A week ago, a bold Taliban raid on a NATO supply convoy on the Pakistani side of the pass forced authorities to temporarily close traffic through Torkham [the first Afghan border town]. For days after the attack on the 23-truck convoy, many of the hundreds of truckers who regularly traverse this treacherous route were stranded, forced to watch their profits dwindle. Pakistani authorities reopened the NATO supply route through Torkham on Monday after assigning extra security to the convoys.

But on Tuesday, a day after the reopening, dozens of truck drivers seemed far from certain that their troubles were over. The attack in the Khyber tribal area on the Pakistani side of the border last week was one in a series in recent months that has cost NATO suppliers millions in losses this year. In March, insurgents set fire to 40 to 50 NATO oil tankers near Torkham. A month later, Taliban raiders made off with military helicopter engines valued at about $13 million.

The solution in part lies in running supplies through Russia, which illustrates why getting into a pissing match over Georgia or missile defense is not such a hot idea at the moment.

Old News

USA Today writer John Diamond is out with a book, “The CIA and the Culture of Failure,” that purportedly documents serial failures of tradecraft in the agency and a long-term politicization of its product. Folks like Jeff Stein at CQ are inclined to see this as new:

Diamond, who written about the CIA for the Associated Press, the Chicago Tribune and USA Today, also has several news breaks in the book, including:
  • How a deliberate undermining of the CIA was critical to the neo-conservative push for the defense build-up in the 1970s and 80s, national missile defense in the 1990s and the invasion of Iraq in 2003.
  • How the chance arrest by Pakistan of a suspect, Mohammed Sadeeq Odeh, in the U.S. embassy bombing in Kenya tipped off bin Laden and caused al-Qaeda to change its plans for a leadership meeting, rendering the Clinton administration’s retaliatory strike an embarrassing miss.
  • How the Iraq/WMD failure, one of the most consequential in CIA history, stemmed from one of the Agency’s most notable successes. The great misjudgment prior to the Iraq invasion was the failure — by the White House, Congress, and the CIA itself — to even consider the possibility that this combined effort to disarm Iraq had, in fact, succeeded. 

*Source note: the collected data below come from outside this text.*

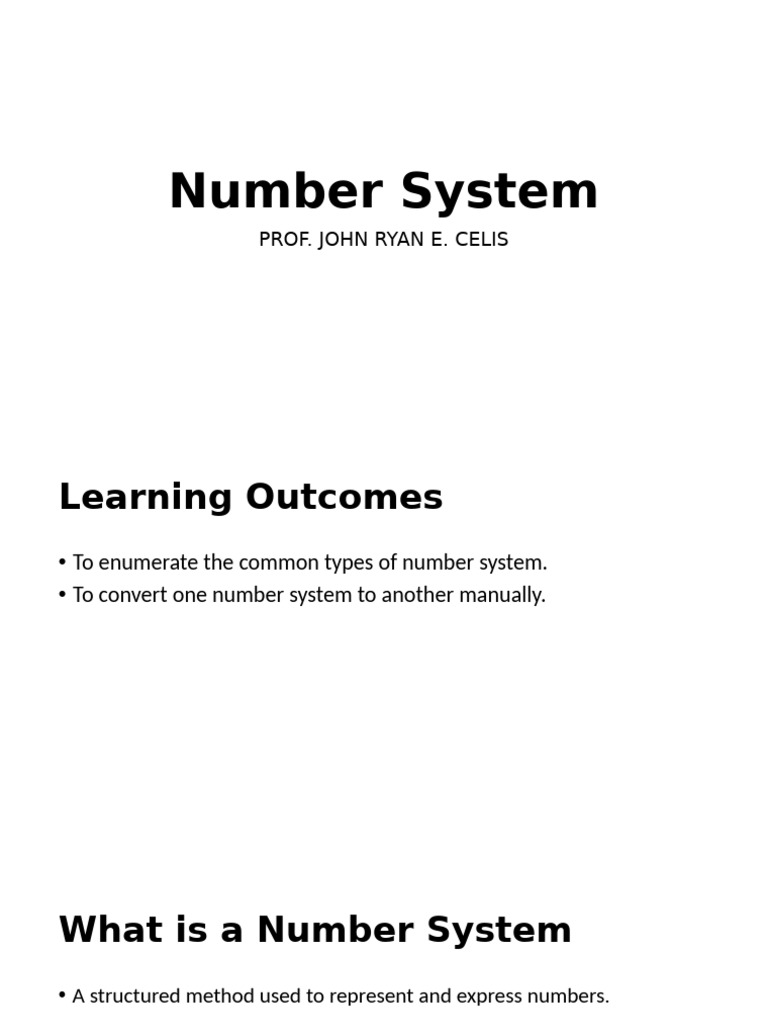 Number System

PROF. JOHN RYAN E. CELIS

Learning Outcomes

• To enumerate the common types of number system.
• To convert one number system to another manually.

What is a Number System

• A structured method used to represent and express numbers.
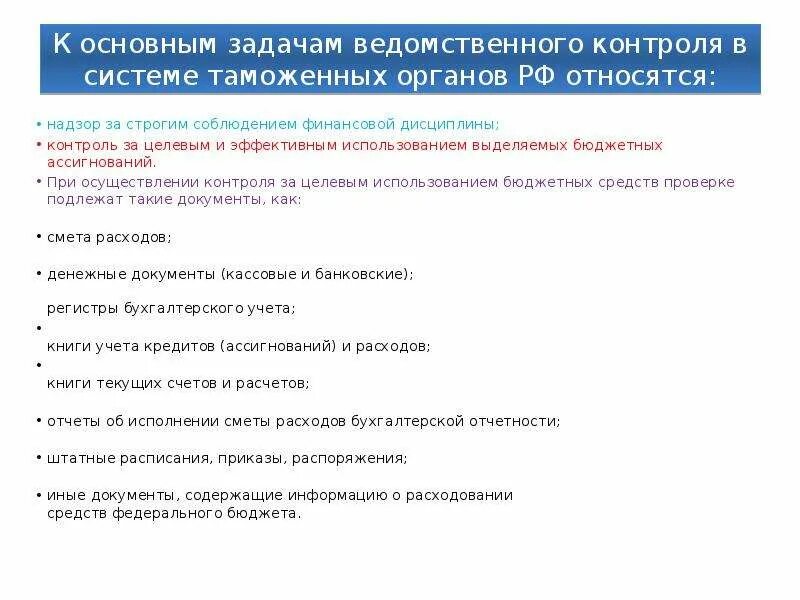 К основным задачам ведомственного контроля в системе таможенных органов РФ относятся:

• надзор за строгим соблюдением финансовой дисциплины;

• контроль за целевым и эффективным использованием выделяемых бюджетных ассигнований.

• При осуществлении контроля за целевым использованием бюджетных средств проверке подлежат такие документы, как:

• смета расходов;

• денежные документы (кассовые и банковские);

регистры бухгалтерского учета;

•
книги учета кредитов (ассигнований) и расходов;

•
книги текущих счетов и расчетов;

• отчеты об исполнении сметы расходов бухгалтерской отчетности;

• штатные расписания, приказы, распоряжения;

• иные документы, содержащие информацию о расходовании средств федерального бюджета.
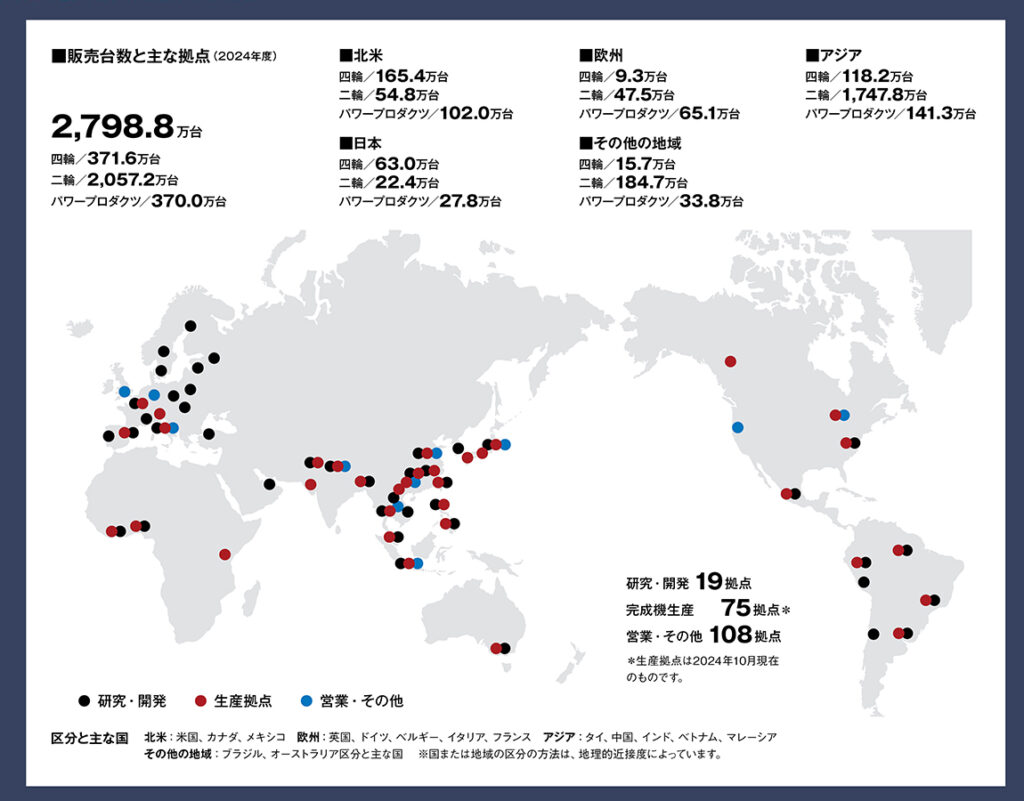 ■販売台数と主な拠点（2024年度）

2,798.8万台
四輪／371.6万台
二輪／2,057.2万台
パワープロダクツ／370.0万台

■北米
四輪／165.4万台
二輪／54.8万台
パワープロダクツ／102.0万台

■日本
四輪／63.0万台
二輪／22.4万台
パワープロダクツ／27.8万台

■欧州
四輪／9.3万台
二輪／47.5万台
パワープロダクツ／65.1万台

■その他の地域
四輪／15.7万台
二輪／184.7万台
パワープロダクツ／33.8万台

■アジア
四輪／118.2万台
二輪／1,747.8万台
パワープロダクツ／141.3万台

研究・開発 19拠点
完成機生産 75拠点＊
営業・その他 108拠点
＊生産拠点は2024年10月現在のものです。

● 研究・開発 ● 生産拠点 ● 営業・その他

区分と主な国 北米：米国、カナダ、メキシコ 欧州：英国、ドイツ、ベルギー、イタリア、フランス アジア：タイ、中国、インド、ベトナム、マレーシア
その他の地域：ブラジル、オーストラリア区分と主な国 ※国または地域の区分の方法は、地理的近接度によっています。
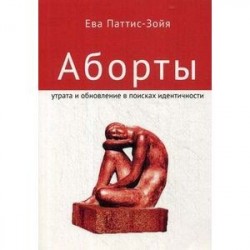 Ева Паттис-Зойя

Аборты

утрата и обновление в поисках идентичности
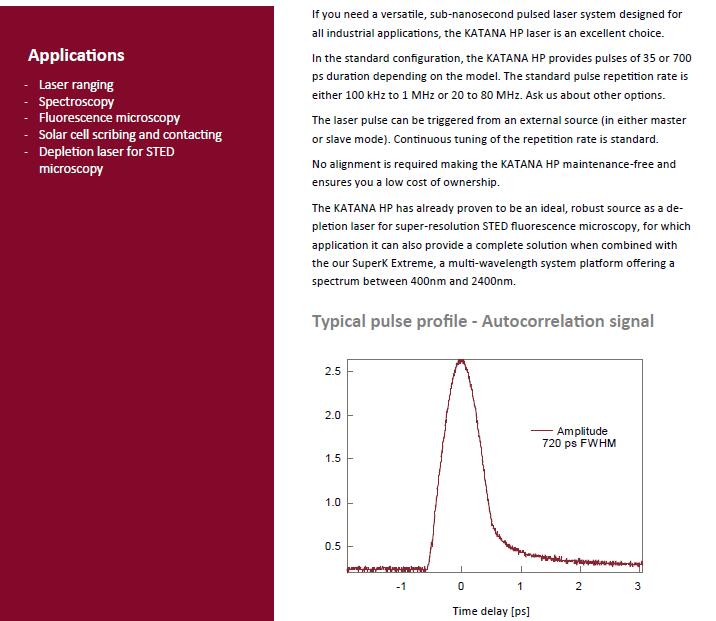 Applications

- Laser ranging
- Spectroscopy
- Fluorescence microscopy
- Solar cell scribing and contacting
- Depletion laser for STED microscopy

If you need a versatile, sub-nanosecond pulsed laser system designed for all industrial applications, the KATANA HP laser is an excellent choice.

In the standard configuration, the KATANA HP provides pulses of 35 or 700 ps duration depending on the model. The standard pulse repetition rate is either 100 kHz to 1 MHz or 20 to 80 MHz. Ask us about other options.

The laser pulse can be triggered from an external source (in either master or slave mode). Continuous tuning of the repetition rate is standard.

No alignment is required making the KATANA HP maintenance-free and ensures you a low cost of ownership.

The KATANA HP has already proven to be an ideal, robust source as a depletion laser for super-resolution STED fluorescence microscopy, for which application it can also provide a complete solution when combined with the our SuperK Extreme, a multi-wavelength system platform offering a spectrum between 400nm and 2400nm.

Typical pulse profile - Autocorrelation signal

2.5
2.0
1.5
1.0
0.5

Amplitude
720 ps FWHM

-1
0
1
2
3

Time delay [ps]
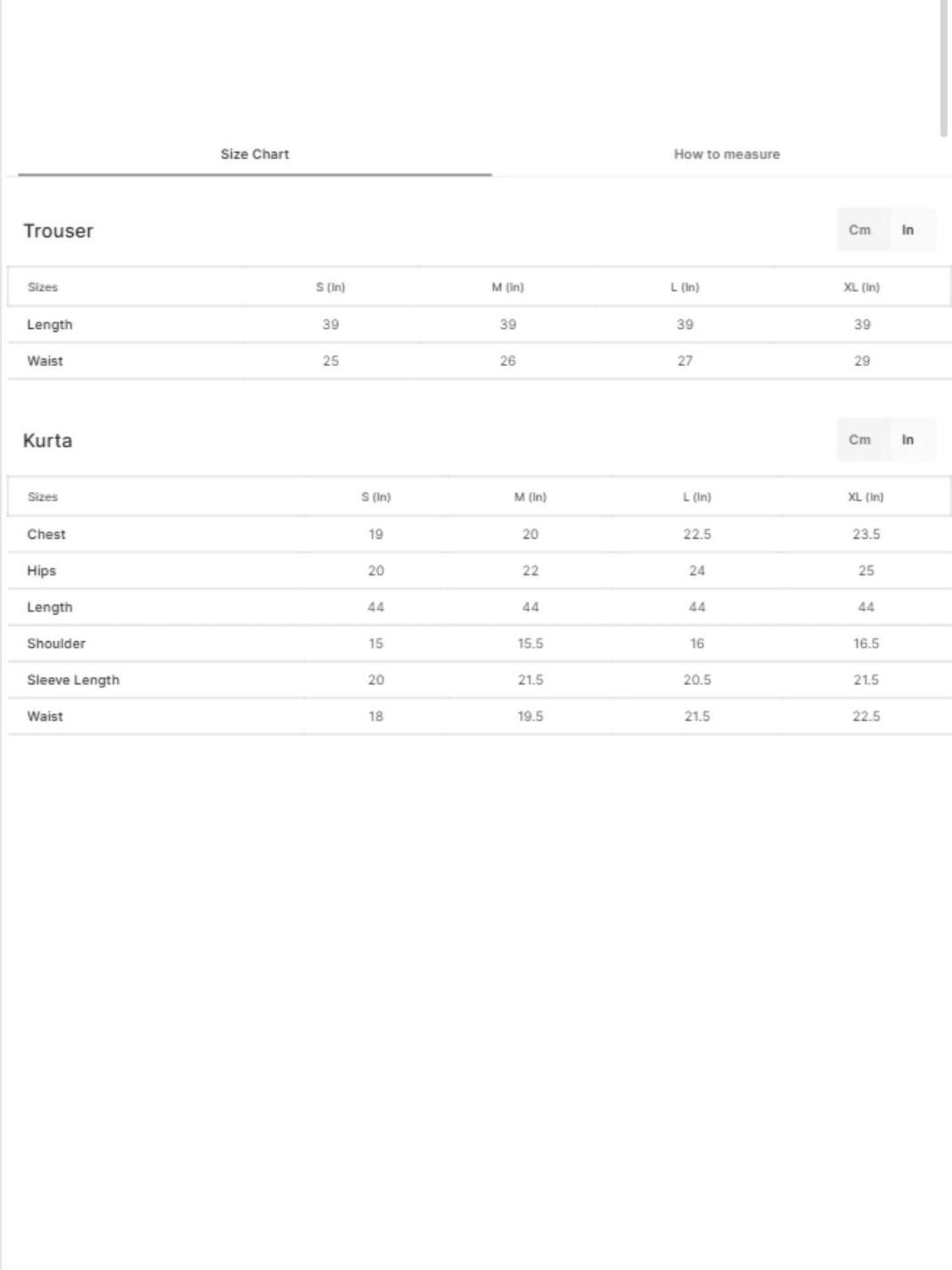 Size Chart

How to measure

Trouser

Cm In

| Sizes | S (In) | M (In) | L (In) | XL (In) |
|---|---|---|---|---|
| Length | 39 | 39 | 39 | 39 |
| Waist | 25 | 26 | 27 | 29 |

Kurta

Cm In

| Sizes | S (In) | M (In) | L (In) | XL (In) |
|---|---|---|---|---|
| Chest | 19 | 20 | 22.5 | 23.5 |
| Hips | 20 | 22 | 24 | 25 |
| Length | 44 | 44 | 44 | 44 |
| Shoulder | 15 | 15.5 | 16 | 16.5 |
| Sleeve Length | 20 | 21.5 | 20.5 | 21.5 |
| Waist | 18 | 19.5 | 21.5 | 22.5 |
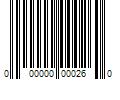 0 00000 00026 0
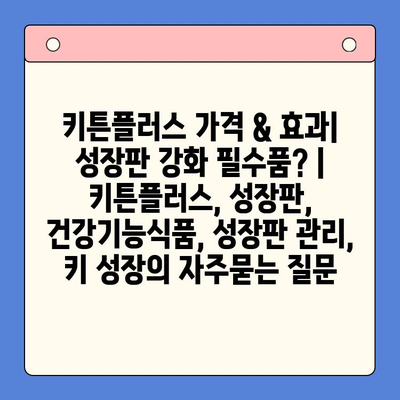 키튼플러스 가격 & 효과| 성장판 강화 필수품? | 키튼플러스, 성장판, 건강기능식품, 성장판 관리, 키 성장의 자주묻는 질문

None of this, alas, is any great revelation to those of us who followed the “Team B” disputes of the 1970s and have read books like Adrian Levy and Catherine Scott-Clark’s “Deception.” The folks in Langley couldn’t find water if they fell out of a boat.

Turks as Friends

Turkey’s offer to mediate between the Obama administration and Iran is getting good reviews.

Ezra Klein:

Anne-Marie Slaughter, Ivo Daalder, Susan Rice, and others have for some time been pushing this concept of “strategic leadership,” wherein America begins thinking more about its interests than its preeminence. Part of that means being willing to let allies take a leadership role in the regions where they’re most influential. It’s obvious enough how you do that in, say, Eastern Europe, but less so in the Muslim world. Unless, of course, Turkey is willing to step into a leadership role. And there’s evidence they want to do exactly that.

Patrick Barry:

A bajillion years ago, back when there were Byzantines, they called Istanbul the navel of the world, a metaphor which is at once gross but also useful for understanding Turkey’s traditional role as a node for East-West activity.  For centuries, Turkey has managed to fuse together cultures that to everyone else appared irreconcilable.  Today, for reasons political and economic, cultural and strategic, they seem willing to take on that part again.

A cautionary analogy, however, is the historical fact that Pakistan helped broker the Nixon Administration’s opening to China — to curry favor with both the Americans and Chinese. It didn’t make them a pivot, just a client, and not a particularly reliable one at that.